Saved data entries:
══════════
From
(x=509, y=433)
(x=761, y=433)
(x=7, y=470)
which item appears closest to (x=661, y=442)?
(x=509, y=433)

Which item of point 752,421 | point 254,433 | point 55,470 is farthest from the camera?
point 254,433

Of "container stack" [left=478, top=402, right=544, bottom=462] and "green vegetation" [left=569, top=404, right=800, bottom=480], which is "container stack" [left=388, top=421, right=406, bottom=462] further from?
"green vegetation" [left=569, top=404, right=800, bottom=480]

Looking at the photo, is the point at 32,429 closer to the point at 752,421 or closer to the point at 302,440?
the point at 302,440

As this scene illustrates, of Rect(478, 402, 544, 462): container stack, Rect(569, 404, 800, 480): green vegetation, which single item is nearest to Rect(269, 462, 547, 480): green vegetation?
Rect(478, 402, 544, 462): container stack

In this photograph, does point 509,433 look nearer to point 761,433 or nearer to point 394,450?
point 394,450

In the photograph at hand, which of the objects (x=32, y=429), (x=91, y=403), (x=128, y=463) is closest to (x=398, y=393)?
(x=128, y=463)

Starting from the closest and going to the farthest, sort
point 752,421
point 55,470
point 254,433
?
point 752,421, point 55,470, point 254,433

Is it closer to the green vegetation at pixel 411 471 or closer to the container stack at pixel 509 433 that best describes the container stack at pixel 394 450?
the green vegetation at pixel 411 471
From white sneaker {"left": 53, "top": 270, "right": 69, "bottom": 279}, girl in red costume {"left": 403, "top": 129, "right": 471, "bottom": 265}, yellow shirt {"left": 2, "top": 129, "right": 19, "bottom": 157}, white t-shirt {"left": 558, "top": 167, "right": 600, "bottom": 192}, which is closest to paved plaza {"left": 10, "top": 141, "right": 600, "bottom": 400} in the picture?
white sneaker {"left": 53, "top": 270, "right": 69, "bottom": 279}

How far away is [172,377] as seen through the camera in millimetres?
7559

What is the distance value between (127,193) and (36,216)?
══════════
> [Stated goal] Write down the full listing again, exactly.

> [Exercise output]
From
(x=509, y=433)
(x=761, y=433)
(x=7, y=470)
which item appears closest to (x=661, y=442)?
(x=509, y=433)

Which item of point 752,421 | point 254,433 | point 55,470 is farthest from the camera?
point 254,433

Of "container stack" [left=478, top=402, right=544, bottom=462] and "green vegetation" [left=569, top=404, right=800, bottom=480], which is "container stack" [left=388, top=421, right=406, bottom=462] further from?
"green vegetation" [left=569, top=404, right=800, bottom=480]

Looking at the photo, is the point at 32,429 closer to the point at 752,421 or closer to the point at 302,440?
the point at 302,440

As this scene illustrates, of Rect(478, 402, 544, 462): container stack, Rect(569, 404, 800, 480): green vegetation, which single item is nearest to Rect(269, 462, 547, 480): green vegetation?
Rect(478, 402, 544, 462): container stack

In this photograph, does point 509,433 look nearer to point 761,433 or nearer to point 394,450?
point 394,450

In the photograph at hand, which of the objects (x=32, y=429), (x=91, y=403), (x=128, y=463) is closest to (x=398, y=393)?
(x=128, y=463)

Starting from the closest and going to the farthest, sort
point 752,421
point 55,470
point 254,433
?
point 752,421, point 55,470, point 254,433

Is it closer to the green vegetation at pixel 411 471 or closer to the container stack at pixel 509 433 that best describes the container stack at pixel 394 450?
the green vegetation at pixel 411 471
From white sneaker {"left": 53, "top": 270, "right": 69, "bottom": 279}, girl in red costume {"left": 403, "top": 129, "right": 471, "bottom": 265}, yellow shirt {"left": 2, "top": 129, "right": 19, "bottom": 157}, white t-shirt {"left": 558, "top": 167, "right": 600, "bottom": 192}, which is closest to paved plaza {"left": 10, "top": 141, "right": 600, "bottom": 400} in the picture?
white sneaker {"left": 53, "top": 270, "right": 69, "bottom": 279}

How far away is [172,377] as seen through the camera in millimetres?
7559

What is the distance value between (127,193) and (36,216)?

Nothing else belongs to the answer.